EGEMEN GÜÇLERİN BÖLGEDEN ELLERİNİ ÇEKMESİ LAZIM
Ayrıca Suriye’de, Irak’ta yaşayanlar da bizim akrabalarımız arkadaşlar. Kız alıp vermişiz, Hatay’da kavga olmuyor da Suriye’de niye kavga oluyor? Hatay’da kavga olmuyor da Irak’ta niye kavga oluyor? Barış kadar değerli bir şey yoktur. Huzur kadar değerli bir şey yoktur. Sabah evimizden huzur içinde işimize gittiğimizde, akşam işimizden huzur içinde evimize geldiğimizde, komşumuzla oturup konuştuğumuzda, caddede, sokakta karşılaştığımız bir kardeşimize, arkadaşımıza hiç tanımasak bile huzur içinde selam verdiğimizde bu ülkede huzur olmaz mı, barış olmaz mı? Hepsi olur. Amaç ne? Amaç bunları sağlamak. Biz bunu istiyoruz. Sorun çözülmez değil, sorun çözülebilir. Egemen güçlerin bölgeden ellerini çekmesi lazım. Dün akşam konuşuyorduk, petrol var, doğalgaz var. Petrol ve doğalgaz buradaki halkların belası oldu. Egemen güçler petrolü ve doğalgazı kontrol etmek için her türlü ama her türlü çatışmaya ortam hazırlıyorlar. Artık 21.yüzyıldayız arkadaşlar insanların uyanması lazım. Sorunu tahlil etmesi lazım, analiz etmesi lazım, ya neden burada bu sorun oluyor, hangi gerekçeyle oluyor bu sorunlar. Ve biz bu sorunları nasıl aşabiliriz. Kinle sorun aşılmaz, öfkeyle sorun aşılmaz. Dış politika ülkelerin çıkarları üzerine inşa edilir biz bu gerçeği de biliyoruz, ama karşılıklı çıkarları dengelemek mümkündür. Hatay zarar görüyor, Kilis zarar görüyor, Gaziantep zarar görüyor. Siz sanmayın sadece buralar, İstanbul da zarar görüyor. Daha önce Suriye’yle ilişkilerimiz iyiydi ben Hatay’a da geldim. Hafta sonları otelde yer yoktu arkadaşlar. Bütün lokantalar tıklım tıklım doluydu. Ya Suriye’den insanlar buraya gelirdi veya buradan insanlar Suriye’ye giderdi. Hiçbir sorun yoktu. Bir gece kalktık birdenbire Suriye’yi düşman ilan ettik. Ya niye düşman ilan ettik, hangi gerekçeyle ilan ettik! Efendim Esad demokrat değilmiş. Esad’ın demokrat olup olmadığına Suriye halkı karar verir. Esad mı kalır, başka birisi mi gider ona karar verecek olan biz değiliz, karar verecek olan Suriye halkı. Otururlar kararlarını verirler demokrasi mi gelir… Ha siz demokrasinin bütün ülkelere gelmesini öğütleyebilirsiniz, demokrasi kadar değerli bir şey yoktur diyebilirsiniz, bunu anlatabilirsiniz, burada hiçbir beis yok. Ama kültürel ilişkilerimizin olduğu, akrabalığımızın olduğu, ortak tarihimizin olduğu, ortak inançları paylaştığımız bir coğrafyada kavga hiç kimseye yarar getirmez, herkese zarar getirir. Egemen güçler de bundan faydalanırlar.
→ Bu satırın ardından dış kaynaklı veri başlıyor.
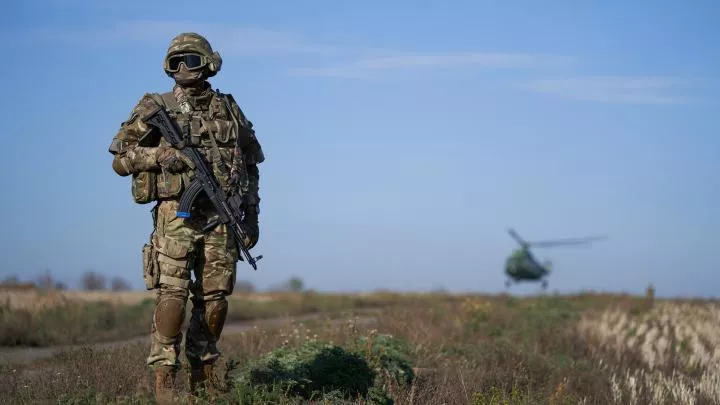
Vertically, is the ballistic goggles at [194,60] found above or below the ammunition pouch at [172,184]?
above

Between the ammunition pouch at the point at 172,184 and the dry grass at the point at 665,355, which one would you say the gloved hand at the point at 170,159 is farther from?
the dry grass at the point at 665,355

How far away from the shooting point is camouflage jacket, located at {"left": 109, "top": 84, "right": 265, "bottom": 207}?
8805mm

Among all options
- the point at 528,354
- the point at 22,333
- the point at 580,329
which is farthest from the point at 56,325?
the point at 580,329

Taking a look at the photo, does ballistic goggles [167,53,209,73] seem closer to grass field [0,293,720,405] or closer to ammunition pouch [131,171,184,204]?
ammunition pouch [131,171,184,204]

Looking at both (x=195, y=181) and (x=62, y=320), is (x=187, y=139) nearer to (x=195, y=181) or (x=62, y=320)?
(x=195, y=181)

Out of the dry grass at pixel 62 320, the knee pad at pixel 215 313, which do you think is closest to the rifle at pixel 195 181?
the knee pad at pixel 215 313

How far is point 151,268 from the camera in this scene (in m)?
8.83

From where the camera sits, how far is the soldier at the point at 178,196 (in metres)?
8.78

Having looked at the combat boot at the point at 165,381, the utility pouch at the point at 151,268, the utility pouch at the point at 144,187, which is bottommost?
the combat boot at the point at 165,381

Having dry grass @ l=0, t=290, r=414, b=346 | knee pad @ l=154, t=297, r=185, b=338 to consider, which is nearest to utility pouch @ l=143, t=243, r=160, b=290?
knee pad @ l=154, t=297, r=185, b=338

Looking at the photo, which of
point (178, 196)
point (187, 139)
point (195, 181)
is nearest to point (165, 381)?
point (178, 196)

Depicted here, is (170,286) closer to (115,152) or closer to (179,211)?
(179,211)

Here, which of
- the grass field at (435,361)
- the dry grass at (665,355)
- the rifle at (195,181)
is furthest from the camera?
the dry grass at (665,355)

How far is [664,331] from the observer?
21.5 metres
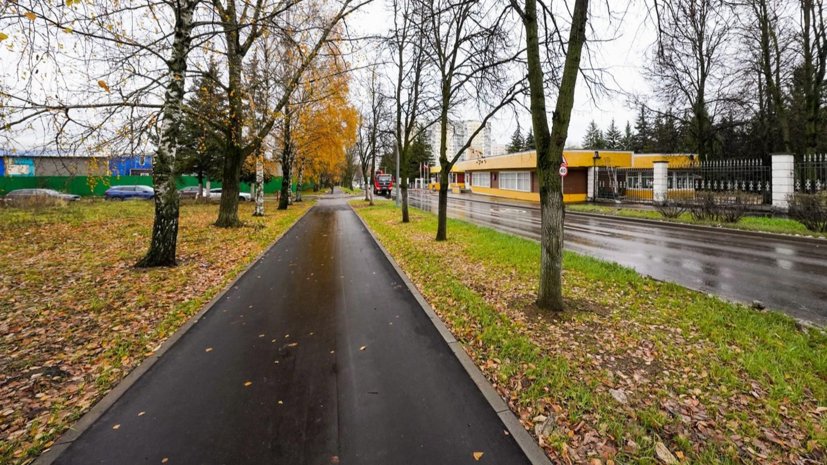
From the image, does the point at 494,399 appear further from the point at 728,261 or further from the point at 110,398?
the point at 728,261

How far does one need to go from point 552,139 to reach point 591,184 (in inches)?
1156

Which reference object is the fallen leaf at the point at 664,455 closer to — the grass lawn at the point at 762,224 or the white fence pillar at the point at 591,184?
the grass lawn at the point at 762,224

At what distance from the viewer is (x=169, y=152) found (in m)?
7.92

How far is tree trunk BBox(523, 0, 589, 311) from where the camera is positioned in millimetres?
4953

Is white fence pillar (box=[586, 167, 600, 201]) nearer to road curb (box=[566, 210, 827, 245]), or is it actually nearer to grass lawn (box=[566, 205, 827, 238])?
road curb (box=[566, 210, 827, 245])

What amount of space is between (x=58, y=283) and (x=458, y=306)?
7.05 m

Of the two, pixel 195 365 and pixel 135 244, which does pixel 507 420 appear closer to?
pixel 195 365

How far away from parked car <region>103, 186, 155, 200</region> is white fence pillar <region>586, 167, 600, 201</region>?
37.1 metres

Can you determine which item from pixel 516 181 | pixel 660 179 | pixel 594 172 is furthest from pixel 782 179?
pixel 516 181

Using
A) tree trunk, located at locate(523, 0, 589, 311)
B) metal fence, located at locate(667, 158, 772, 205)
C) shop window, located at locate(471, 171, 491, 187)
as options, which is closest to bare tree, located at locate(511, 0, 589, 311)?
tree trunk, located at locate(523, 0, 589, 311)

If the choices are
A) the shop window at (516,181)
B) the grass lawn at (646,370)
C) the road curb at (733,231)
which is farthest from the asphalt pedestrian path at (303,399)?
the shop window at (516,181)

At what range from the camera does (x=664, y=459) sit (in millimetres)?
2574

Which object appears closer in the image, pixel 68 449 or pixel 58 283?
pixel 68 449

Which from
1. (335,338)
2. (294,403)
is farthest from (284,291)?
(294,403)
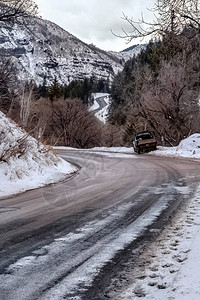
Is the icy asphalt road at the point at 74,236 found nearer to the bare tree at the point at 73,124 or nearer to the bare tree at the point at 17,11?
the bare tree at the point at 17,11

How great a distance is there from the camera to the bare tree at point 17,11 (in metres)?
12.7

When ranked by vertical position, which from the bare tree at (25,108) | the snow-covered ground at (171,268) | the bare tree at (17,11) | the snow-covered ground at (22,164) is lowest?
the snow-covered ground at (171,268)

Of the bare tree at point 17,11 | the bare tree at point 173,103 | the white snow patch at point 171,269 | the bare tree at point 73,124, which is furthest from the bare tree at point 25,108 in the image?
the bare tree at point 73,124

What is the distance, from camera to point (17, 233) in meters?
4.51

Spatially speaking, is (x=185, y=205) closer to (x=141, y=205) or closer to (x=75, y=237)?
(x=141, y=205)

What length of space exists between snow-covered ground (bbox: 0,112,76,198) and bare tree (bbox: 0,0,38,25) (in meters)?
4.34

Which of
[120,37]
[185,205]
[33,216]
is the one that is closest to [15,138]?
[120,37]

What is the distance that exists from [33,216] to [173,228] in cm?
256

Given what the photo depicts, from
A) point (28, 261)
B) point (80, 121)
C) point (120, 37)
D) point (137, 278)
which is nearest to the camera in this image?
point (137, 278)

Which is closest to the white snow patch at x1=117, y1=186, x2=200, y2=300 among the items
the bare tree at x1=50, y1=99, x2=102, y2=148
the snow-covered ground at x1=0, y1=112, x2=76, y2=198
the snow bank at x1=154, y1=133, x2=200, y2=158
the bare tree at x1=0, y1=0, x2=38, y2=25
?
the snow-covered ground at x1=0, y1=112, x2=76, y2=198

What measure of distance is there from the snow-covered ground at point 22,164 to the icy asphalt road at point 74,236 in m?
1.27

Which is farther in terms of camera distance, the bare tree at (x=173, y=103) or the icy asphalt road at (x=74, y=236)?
the bare tree at (x=173, y=103)

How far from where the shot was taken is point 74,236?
14.3ft

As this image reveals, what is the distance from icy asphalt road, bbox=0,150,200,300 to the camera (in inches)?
114
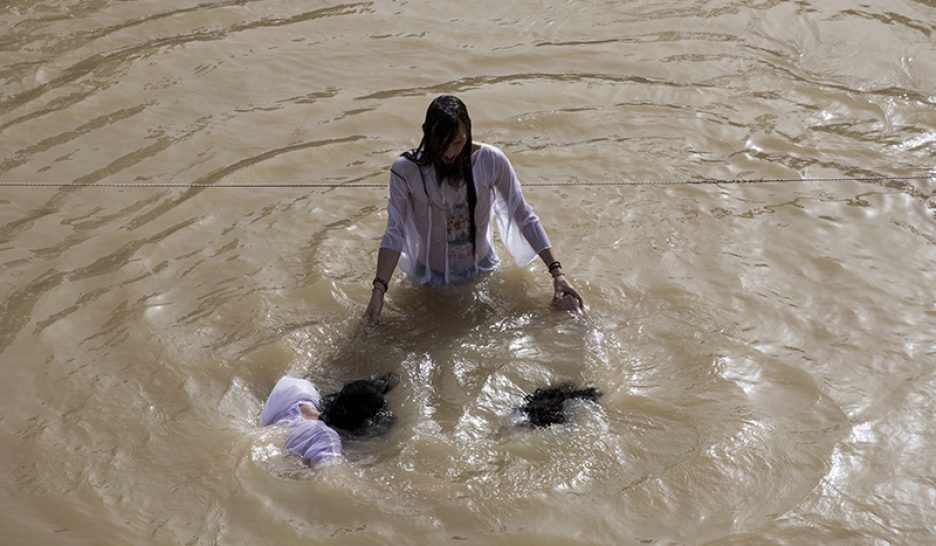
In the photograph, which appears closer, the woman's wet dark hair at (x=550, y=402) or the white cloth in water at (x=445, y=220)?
the woman's wet dark hair at (x=550, y=402)

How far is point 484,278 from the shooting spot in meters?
5.32

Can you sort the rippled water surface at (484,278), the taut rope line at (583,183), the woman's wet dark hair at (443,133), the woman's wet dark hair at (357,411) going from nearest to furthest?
the rippled water surface at (484,278), the woman's wet dark hair at (357,411), the woman's wet dark hair at (443,133), the taut rope line at (583,183)

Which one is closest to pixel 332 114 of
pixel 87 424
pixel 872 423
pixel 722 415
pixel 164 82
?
pixel 164 82

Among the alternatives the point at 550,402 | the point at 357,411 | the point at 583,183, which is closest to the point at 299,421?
the point at 357,411

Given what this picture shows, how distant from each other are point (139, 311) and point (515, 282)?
188 cm

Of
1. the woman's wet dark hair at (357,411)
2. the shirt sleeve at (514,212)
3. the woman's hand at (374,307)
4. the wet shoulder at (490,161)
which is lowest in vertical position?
the woman's wet dark hair at (357,411)

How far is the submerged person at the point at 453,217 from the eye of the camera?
189 inches

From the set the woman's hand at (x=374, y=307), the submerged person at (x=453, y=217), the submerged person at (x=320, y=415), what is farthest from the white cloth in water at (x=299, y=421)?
Result: the submerged person at (x=453, y=217)

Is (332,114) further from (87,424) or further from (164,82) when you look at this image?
(87,424)

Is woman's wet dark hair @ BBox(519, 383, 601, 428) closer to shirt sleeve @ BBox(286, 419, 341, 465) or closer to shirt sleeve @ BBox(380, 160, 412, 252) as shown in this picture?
shirt sleeve @ BBox(286, 419, 341, 465)

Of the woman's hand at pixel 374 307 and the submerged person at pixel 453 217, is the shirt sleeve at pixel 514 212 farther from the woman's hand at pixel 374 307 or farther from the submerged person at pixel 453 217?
the woman's hand at pixel 374 307

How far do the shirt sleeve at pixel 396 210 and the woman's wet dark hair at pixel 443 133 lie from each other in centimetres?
10

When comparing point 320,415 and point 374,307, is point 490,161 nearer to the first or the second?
point 374,307

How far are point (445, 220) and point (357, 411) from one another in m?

PETROL VE DOĞALGAZ KAVGASI
Bakın şimdi Doğu Akdeniz’deki petrol ve doğalgaz paylaşımı var. Doğu Akdeniz’de bunun kavgası veriliyor. Ortadoğu’da petrol ve doğalgaz kavgası veriliyor. Ölen kim? Garibanlar, yoksul insanlar. Türkiye’nin bu konuda çok dikkatli bir üslup takınması lazımdı ve politika izlemesi lazımdı. Maalesef izleyemedik. Üzülerek söylüyorum izleyemedik. Bizim gösterdiğimiz duyarlılığı keşke hükümet liderleri de gösterselerdi, aynı duyarlılığı gösterselerdi. Barıştan yana, huzurdan yana bir tavır takınsalardı. Emin olun çok daha farklı bir tablo ortaya çıkabilirdi. Bundan bir süre önce yani 10 – 15 yıl önce bütün Arap halkları Türkiye’ye imrenirdi, Türkiye gibi olmak isterlerdi. Türkiye’deki demokrasi, Türkiye’de kadınlara verilen haklar, kadın – erkek eşitliği, siyasetteki çok seslilik, herkes imrenirdi Türkiye’ye. Şimdi buyurun bakın hangi noktaya geldik. Ekonomide emin olun Türkiye bölgenin bir dönem yıldızıydı. Suriye’ye işadamlarımız yatırım yaparlardı Gaziantep’ten, Kilis’ten, Hatay’dan. En büyük tır filosuna sahip olan kentlerden birisiydi Hatay. Şimdi ne oldu Hatay’a, niye böyle oldu? Merkez Türkiye Projesini arkadaşımız dile getirdi, Merkez Türkiye Projesi Ortadoğu ve Kafkaslara barış getiren bir projeydi. Çünkü Merkez Türkiye Projesi hem Ortadoğu’ya, hem Kafkaslara ekonomik güç götürecekti, insanlar yatırım yapacaklardı. Dolayısıyla ekonomik entegrasyon sağlanacaktı bir anlamda, güçlü bir ekonomik entegrasyon. Ve savaşı değil, hep birlikte barışı savunacaktık. Suriye de barışı savunacaktı, biz de, Irak da, Kafkaslar da, İran’da hep birlikte barışı savunacaktık. Ve Türkiye bölgenin güçlü bir ekonomik yıldızı haline gelecekti. Ama olmadı. Oturup konuşmamız lazım niye olmuyor diye.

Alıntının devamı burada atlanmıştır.